▶ [Instruções]:
[1] Segundo o texto sobre o Guia de Leitura, o que o exercício da Nona Visão pede que o leitor descreva no diário?
[2] Dê sequência ao texto sobre o Guia de Leitura, começando logo após a última frase.

▶ [Texto]:
=-=-=-=-=

Assim que tomamos consciência de nosso drama de controle, podemos nos
concentrar na verdade mais profunda da nossa família, no lado bom por assim
dizer, [que vai] além do conflito por
energia. Assim que encontramos essa verdade, ela energiza nossas vidas, pois
essa energia diz quem somos, o caminho em que estamos, o que estamos fazendo.”
(p. 155)
Ao trabalhar com o “Guia”, o leitor deve responder uma pergunta
sobre as rotinas diárias de conflito e ambição. “Em que áreas da minha vida
estou simplesmente seguindo a maré?”, questiona um dos exercícios sobre a
Segunda Visão, e acrescenta:
“Escreva um parágrafo ou dois em seu diário a respeito das partes
da sua vida nas quais você sente que está empacado ou que está simplesmente ‘seguindo
a maré’. Detalhe realmente seus
sentimentos. Quanto mais você conseguir trazer estes sentimentos ao nível
consciente, mais você abrirá as portas para respostas, oportunidades e insights.” (pp. 53-54)
Na Nona Visão, o “Guia de Leitura” ensina um exercício para criar novas oportunidades, e entre
outras questões, coloca a imaginação do leitor para trabalhar positivamente:
“O que você preferiria estar fazendo? (...) Quais as ideias sobre
o futuro que mais lhe agradaram? Descreva em seu diário uma ou mais vidas
ideais que você gostaria de viver. Pense
realmente grande (…)”. (p. 303)
A Profecia
prossegue rompendo limites e diz que, misteriosamente, o modo mais eficaz de
buscar a felicidade é fortalecer nossa própria ligação espiritual com nosso
nível de consciência mais elevado e com a energia do universo.

=-=-=-=-=

▶ [Conjunto de dados]:

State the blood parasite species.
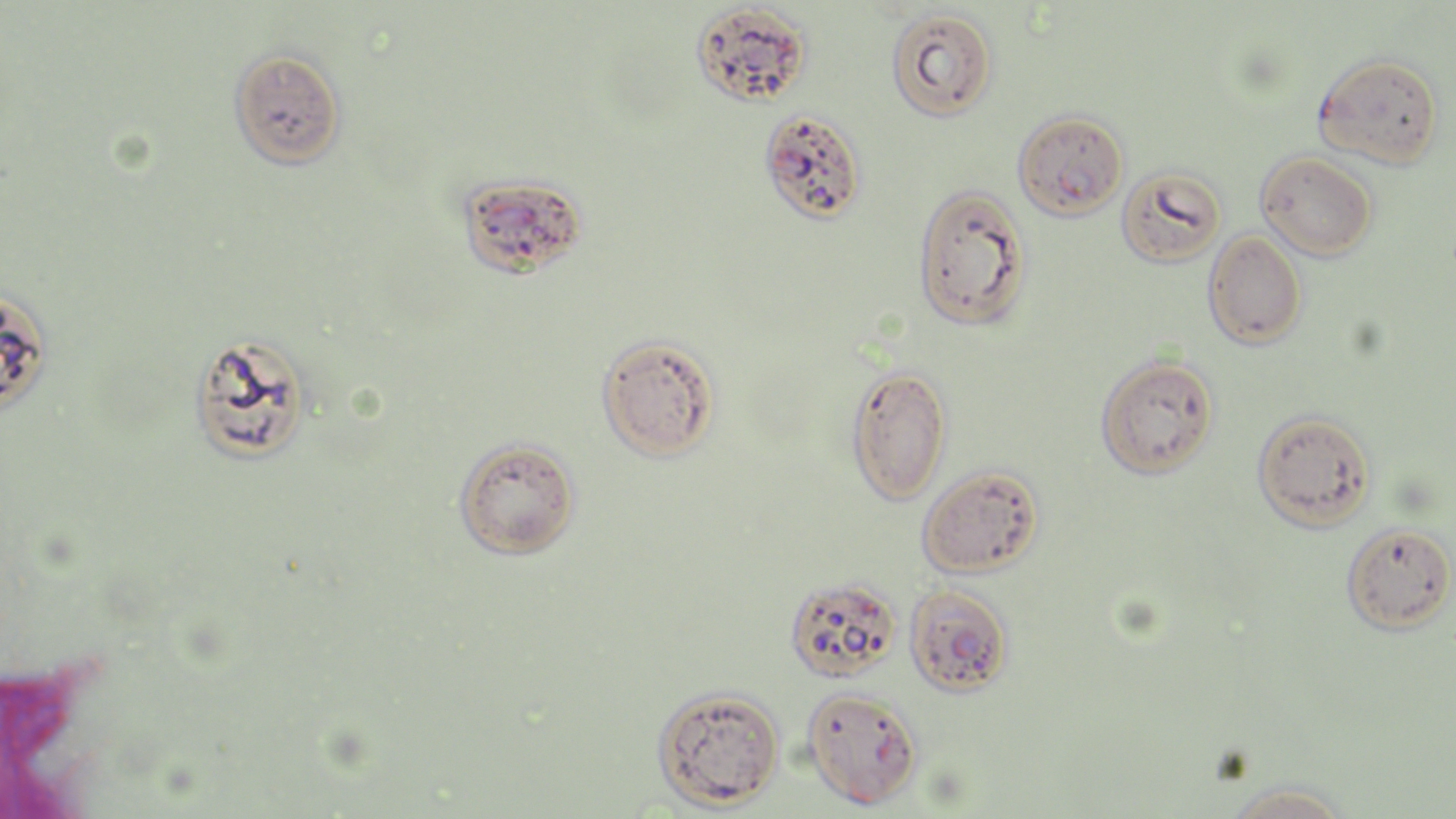

Plasmodium falciparum.

uninfected_red_blood_cell_locations: 'approximate bounding boxes as (x1,y1)-(x2,y2) corner pairs in pixels: (690,2)-(812,108), (885,7)-(998,122), (227,47)-(346,170), (1313,53)-(1444,169), (1012,110)-(1128,220), (1256,151)-(1378,261), (1116,165)-(1227,268), (454,172)-(588,280), (912,183)-(1031,331), (1202,230)-(1307,349), (0,287)-(54,415), (187,332)-(313,466), (596,334)-(721,462), (1095,354)-(1219,479), (845,364)-(952,505), (1252,410)-(1377,531), (453,437)-(582,560), (916,464)-(1045,578), (1341,522)-(1455,634), (783,576)-(901,683), (903,584)-(1013,697), (651,684)-(785,809), (801,687)-(922,810), (1222,780)-(1355,818)'
field_of_view: one of a larger specimen
preparation: thin blood film
stain: May-Grünwald-Giemsa
image_size: 1456×819 pixels
magnification: 1000x
modality: light microscopy
plasmodium_falciparum_infected_red_blood_cell_locations: 'approximate bounding boxes as (x1,y1)-(x2,y2) corner pairs in pixels: (757,109)-(867,225)'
Point out each malaria parasite.
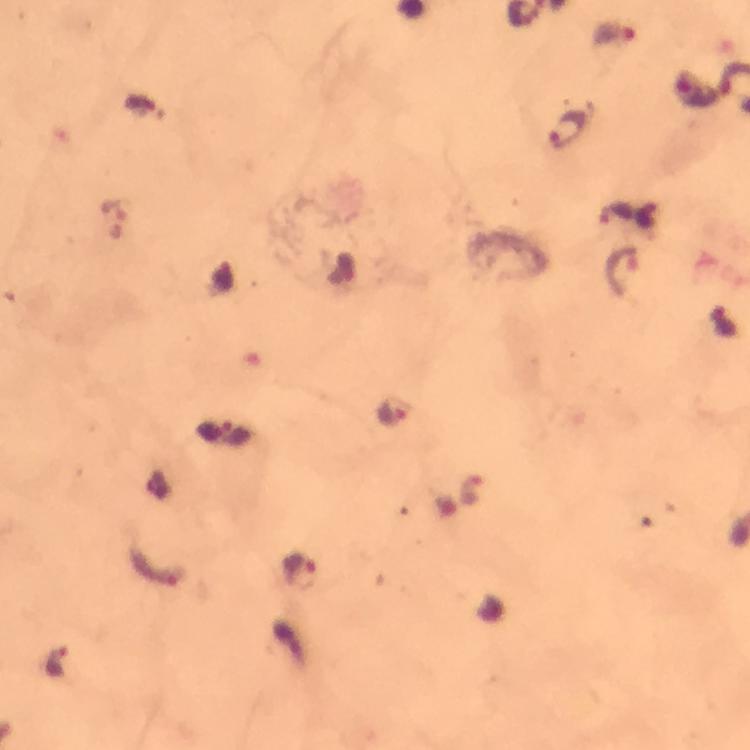
Approximate centers as {x, y} in pixels.
Malaria parasites: {615, 32}, {569, 130}, {113, 217}, {625, 271}, {394, 412}, {470, 489}, {152, 567}, {300, 571}, {56, 661}.

context = from a malaria diagnostic workup
cropped from = one field of view
image size = 750×750 pixels
preparation = thick smear
magnification = 100x
capture = smartphone camera through the microscope
immersion oil = applied
stain = Giemsa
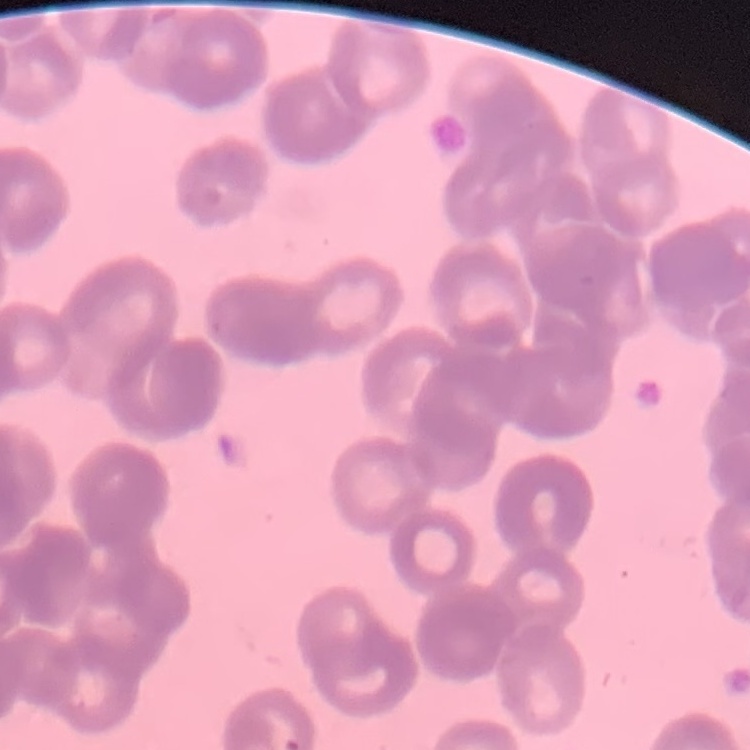

red blood cell morphology = rouleaux formation
image type = one tile cut from a larger photomicrograph
stain = Field's or Giemsa
preparation = thin blood smear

=-=-=-=-=

▶ [Respostas]:
[1] Uma ou mais vidas ideais que gostaria de viver.

[2]
“A melhor coisa que você pode fazer por si mesmo e pelos outros é
dedicar algum tempo para estabelecer sua ligação com seu eu superior”, recomenda o Guia
de Leitura. “Faça uma pausa a cada duas horas em qualquer coisa que você
esteja fazendo e feche os olhos. Restabeleça o contato com uma cena da natureza
(…). Sinta-se expandir.” (p.119)
No dia-a-dia, devemos evitar a tomada de decisões quando
estivermos cansados, irritados ou com pressa. Mas, havendo pensado bastante e
com serenidade no assunto, podemos tomar a decisão. E então é preciso colocá-la
em prática. Postergar a implementação de decisões já feitas leva à depressão e
ao esgotamento. Cada dia da vida deve ser completo em si mesmo. Por outro lado,
viver cada instante como um momento completo nos levará a uma mudança profunda
não só em nossa vida individual, mas coletiva.
James Redfield descreve um processo de acumulação prévia que
levará a um instante de ruptura:
“O Manuscrito prevê” - diz uma personagem de A Profecia - “que assim que atingirmos tal massa crítica (…) vamos
nos perguntar, em massa, que processo misterioso está por baixo da vida humana
neste planeta. E será esta pergunta, feita
ao mesmo tempo por um número suficiente de pessoas, que permitirá que as outras
Visões também venham à consciência, pois, segundo o Manuscrito, quando um
número suficiente de indivíduos perguntar a sério o que ocorre na vida,
começaremos a descobrir.” (p. 9)
Com efeito, o “fim do mundo” esperado por alguns não ocorrerá no
plano físico, embora catástrofes possam ser necessárias. O que ocorre de tempos
em tempos na vida da nossa humanidade é a morte de uma mentalidade velha e um
renascimento espiritual. Estamos vivendo no século 21 a ruptura de uma descrição
estreita e egoísta do mundo. Avançamos, apesar dos desafios, para o momento em que irromperá a era da
fraternidade universal.
Parte significativa das Visões
Celestinas sobre o despertar coletivo diz respeito ao contato com a
natureza. No futuro, diz o Manuscrito,
as florestas serão preservadas como patrimônios de valor incalculável.
“Assim que atingirmos a massa crítica” - afirma um personagem de A Profecia - “a raça humana vai
experimentar primeiro um período de introspecção intensa. Compreenderemos como
o mundo é na verdade belo e espiritual. Veremos árvores, rios e montanhas como
templos de grande força a serem preservados com reverência e admiração.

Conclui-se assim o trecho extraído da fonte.